Duralan comes with detailed instructions from the manufacturer. The regimen for using the medication cannot be changed. Additionally, the instructions contain information about the composition of the gel for injection, features of its pharmacological properties and the mechanism of action on joints.

The manufacturer indicates specific pathologies for which the use of the medication is strictly prohibited. Separate paragraphs describe possible side effects and consequences of ignoring instruction warnings.

pharmachologic effect

The effectiveness of Duralan in restoring joint mobility is due to the presence of hyaluronic acid in the drug. This substance is part of all tissues of the body.

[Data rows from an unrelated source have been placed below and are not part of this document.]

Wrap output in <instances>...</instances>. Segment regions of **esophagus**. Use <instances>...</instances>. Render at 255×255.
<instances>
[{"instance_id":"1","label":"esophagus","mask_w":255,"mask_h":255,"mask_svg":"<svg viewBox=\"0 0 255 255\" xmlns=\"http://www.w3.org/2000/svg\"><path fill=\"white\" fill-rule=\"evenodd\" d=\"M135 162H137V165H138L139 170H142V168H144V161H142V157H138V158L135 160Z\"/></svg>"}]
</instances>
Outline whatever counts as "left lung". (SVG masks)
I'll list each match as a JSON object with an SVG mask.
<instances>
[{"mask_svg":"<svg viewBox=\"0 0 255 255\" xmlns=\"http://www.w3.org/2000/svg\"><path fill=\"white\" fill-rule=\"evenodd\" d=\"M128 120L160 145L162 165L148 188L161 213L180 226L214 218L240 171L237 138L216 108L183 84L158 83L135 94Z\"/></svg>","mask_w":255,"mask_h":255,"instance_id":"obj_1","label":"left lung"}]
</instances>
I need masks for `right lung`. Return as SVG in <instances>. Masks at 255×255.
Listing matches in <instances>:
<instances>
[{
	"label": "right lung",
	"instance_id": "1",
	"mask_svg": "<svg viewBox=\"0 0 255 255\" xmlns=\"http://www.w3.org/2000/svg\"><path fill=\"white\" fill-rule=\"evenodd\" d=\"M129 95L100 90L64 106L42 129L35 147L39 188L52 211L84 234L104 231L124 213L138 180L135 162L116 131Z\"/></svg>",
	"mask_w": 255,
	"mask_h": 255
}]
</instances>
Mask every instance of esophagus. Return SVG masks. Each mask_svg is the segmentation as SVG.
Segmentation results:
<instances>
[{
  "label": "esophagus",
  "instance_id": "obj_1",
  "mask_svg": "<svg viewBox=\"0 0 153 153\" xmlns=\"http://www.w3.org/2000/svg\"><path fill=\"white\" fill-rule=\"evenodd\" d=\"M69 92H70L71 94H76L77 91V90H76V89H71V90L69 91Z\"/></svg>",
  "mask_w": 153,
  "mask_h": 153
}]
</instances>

The properties of Duralan are based on the action of hyaluronic acid

Its maximum concentration is found in the skin and synovial fluid. The hyaluronic acid contained in Duralan is preliminarily biosynthetically processed. The distribution of the drug in the joint tissue is carried out in a way identical to natural metabolism.

Pharmacological properties:

  • increasing the range of motion of the damaged joint;
  • improving the patient’s quality of life with joint diseases;
  • long-term elimination of pain;
  • restoration of the mobile function of the diseased joint;
  • normalization of the properties of synovial fluid and improvement of its viscosity;
  • restoration of some impaired functions of articular tissue.

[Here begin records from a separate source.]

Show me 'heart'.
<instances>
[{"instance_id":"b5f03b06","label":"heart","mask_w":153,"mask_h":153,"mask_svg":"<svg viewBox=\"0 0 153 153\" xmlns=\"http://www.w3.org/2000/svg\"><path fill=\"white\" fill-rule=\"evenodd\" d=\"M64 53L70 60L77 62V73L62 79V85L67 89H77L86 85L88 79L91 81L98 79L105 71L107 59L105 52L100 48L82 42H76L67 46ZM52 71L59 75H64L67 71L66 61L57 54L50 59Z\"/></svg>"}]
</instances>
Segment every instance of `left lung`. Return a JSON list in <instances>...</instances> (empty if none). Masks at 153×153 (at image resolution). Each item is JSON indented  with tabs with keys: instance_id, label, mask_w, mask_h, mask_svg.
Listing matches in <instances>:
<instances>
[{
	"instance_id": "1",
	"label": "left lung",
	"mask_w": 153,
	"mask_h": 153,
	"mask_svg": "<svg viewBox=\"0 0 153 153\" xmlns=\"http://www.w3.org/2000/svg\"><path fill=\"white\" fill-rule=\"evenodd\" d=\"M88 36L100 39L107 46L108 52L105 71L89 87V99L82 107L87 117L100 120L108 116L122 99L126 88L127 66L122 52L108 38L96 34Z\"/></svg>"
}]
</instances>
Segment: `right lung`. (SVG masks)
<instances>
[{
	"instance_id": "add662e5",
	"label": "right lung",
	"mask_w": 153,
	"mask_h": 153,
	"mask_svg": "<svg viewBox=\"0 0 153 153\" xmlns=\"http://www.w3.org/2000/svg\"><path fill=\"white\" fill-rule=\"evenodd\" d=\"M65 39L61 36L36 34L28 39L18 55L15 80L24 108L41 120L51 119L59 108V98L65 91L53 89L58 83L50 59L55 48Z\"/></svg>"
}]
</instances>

Release form and composition

Duralan is available in the form of a solution for intra-articular injection. The drug is a sterile implant in the form of a gel placed in a special syringe with a volume of 3 ml. Additionally, the medicine is packaged in a cardboard box. .

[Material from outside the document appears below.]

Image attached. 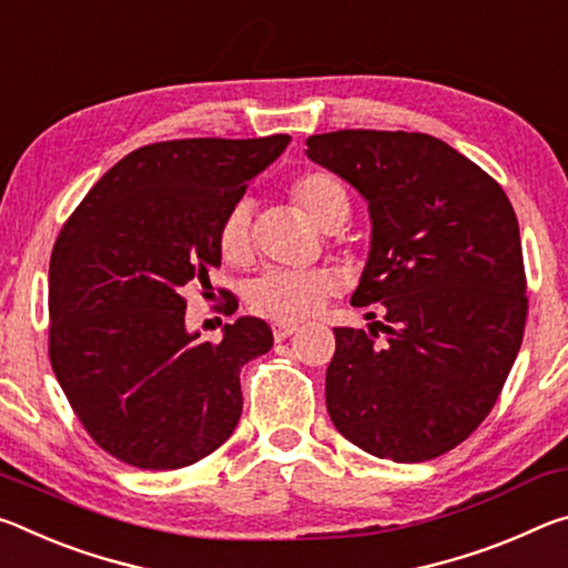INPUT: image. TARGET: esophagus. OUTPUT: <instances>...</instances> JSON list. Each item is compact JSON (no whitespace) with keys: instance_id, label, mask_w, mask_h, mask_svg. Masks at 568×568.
I'll use <instances>...</instances> for the list:
<instances>
[{"instance_id":"obj_1","label":"esophagus","mask_w":568,"mask_h":568,"mask_svg":"<svg viewBox=\"0 0 568 568\" xmlns=\"http://www.w3.org/2000/svg\"><path fill=\"white\" fill-rule=\"evenodd\" d=\"M272 332H274V339L282 342L286 337H292V334L296 332V324H278V322H274L272 324Z\"/></svg>"}]
</instances>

Duralan must be accompanied by instructions from the manufacturer. Some items are duplicated on the packaging. The drug contains two components - stabilized hyaluronic acid and sodium chloride solution as an excipient.

Video: “What you need to know about hyaluronic acid?”

Indications for use

The main indications for using Duralan injections are pain in the knee or hip joints. The stage of development of the disease does not matter.

The neglect of the pathology affects only the frequency of procedures and the duration of time intervals between injections. Additionally, the list of indications for prescribing the drug includes the treatment of intervertebral, elbow, temporomandibular, ankle, shoulder, wrist and finger joints.


The gel is injected directly into the joint to relieve pain and acts as a temporary implant.

Indications for prescribing the drug:

  • osteoarthritis of mild to moderate severity (if localized in the hip or knee joints);
  • the need for pain relief after arthroscopy;
  • degenerative and dystrophic lesions of joints (finger, shoulder, intervertebral, etc.);
  • surgical intervention in the knee and hip joints (to improve the patient’s quality of life).

Directions for use and dosage

It is not recommended to use Duralan on your own. Before the injection procedure, it is necessary to prepare the patient and disinfect the injection site.

Access to the joint cavity must be designed in such a way that damage to nearby structures is excluded. If there is effusion in the joint cavity, it must be removed. Carrying out such a procedure at home is difficult (special skills are required).

Application diagram:

  • the contents of one syringe should be injected into the cavity of one joint (air must be excluded from entering the syringe);
  • if several injections are performed into different joints, then a separate syringe is used for each procedure;
  • injections can be repeated no earlier than six months after the previous procedure;
  • the standard dosage is 3 ml, but when the drug is administered into the temporomandibular, finger, ankle, elbow and intervertebral joints, the amount of gel is reduced (to 1 or 2 ml).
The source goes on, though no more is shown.